> [SOAL LATIHAN]
1. Sebutkan semua jenis ternak dan tanaman yang ditumpangsarikan dengan budidaya sagu menurut teks tentang sagu.
2. Menurut teks tentang sagu, bagaimana cara mengonsumsi lempeng sagu?
3. Lanjutkan teks tentang sagu mulai dari kalimat terakhirnya.

> [BACAAN UNTUK DIANALISIS]

Dahulu, saat kota-kota di Papua belum terhubung oleh jalan raya, warga harus menembus hutan mencapai kota lain. Mereka menggembol sagu berbentuk lempeng sebagai bekal. Konsumsi lempeng itu cukup dengan mencelupkan ke dalam teh atau kopi. Sekeping lempeng memberikan energi setara sekali makan.
Sagu juga bisa menjadi sumber penghasilan, seperti studi kasus di Desa Tanjungperanap dan Sungaitohor, Kabupaten Kepulauan Meranti, Provinsi Kepulauan Riau. Desa itu menjadi percontohan pascakebakaran hutan pada 2016.
Budidaya sagu ditumpangsarikan dengan ikan lele, itik, sapi pedaging, cabai, semangka, jagung, dan kangkung. Telur itik memberikan penghasilan mingguan, kangkung bulanan, serta lele dan jagung manis 2 bulanan. Sementara itu, cabai dan semangka memberikan pemasukan per 3 bulan.

> [DATA TERSIMPAN]
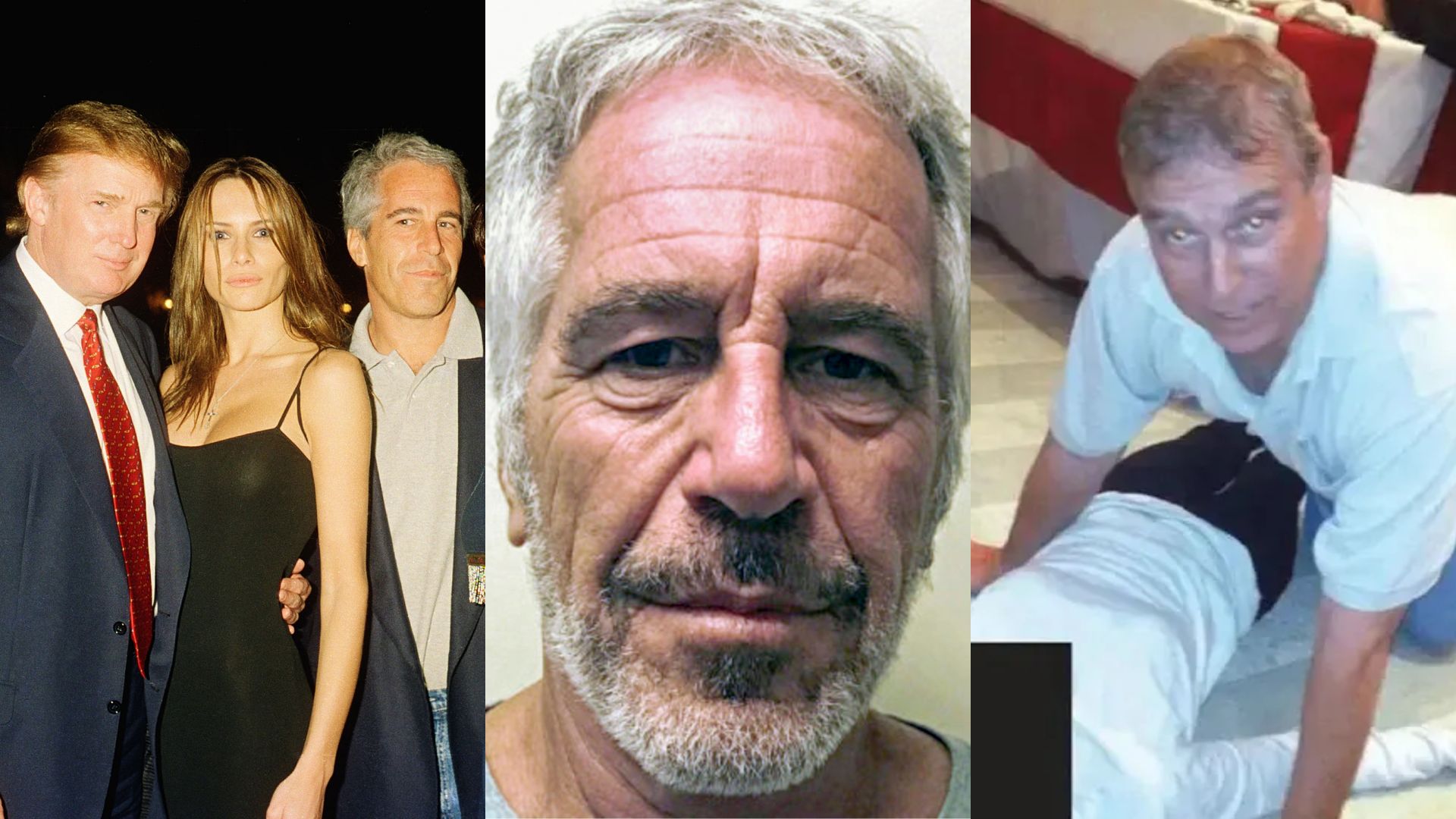 Akta sprawy Jeffreya Epsteina wstrząsnęły mediami. Oto najbardziej szokujące wątki: "werbowanie" modelek, royalsi i polskie akcenty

> [KUNCI JAWABAN]
1. Ikan lele, itik, sapi pedaging, cabai, semangka, jagung, dan kangkung.

2. Cukup dengan mencelupkannya ke dalam teh atau kopi.

3.
Populasi sagu cukup 100 bibit per hektare. Sagu bisa panen umur 7–8 tahun untuk membuat gula. Sagu adalah tanaman “religius”, daunnya selalu menghadap ke atas sehingga naungan di sekitar tajuk minim. Artinya, populasi tanaman tumpang di bawahnya optimal.
Cabut tunas sagu yang muncul dekat tanaman tumpang, sisakan 1 tunas setiap tahun sehingga nantinya bisa panen sagu setiap tahun. Dengan budidaya intensif seperti itu, sagu dan tanaman tumpangnya bisa menyejahterakan masyarakat dan meningkatkan ketahanan ekonomi.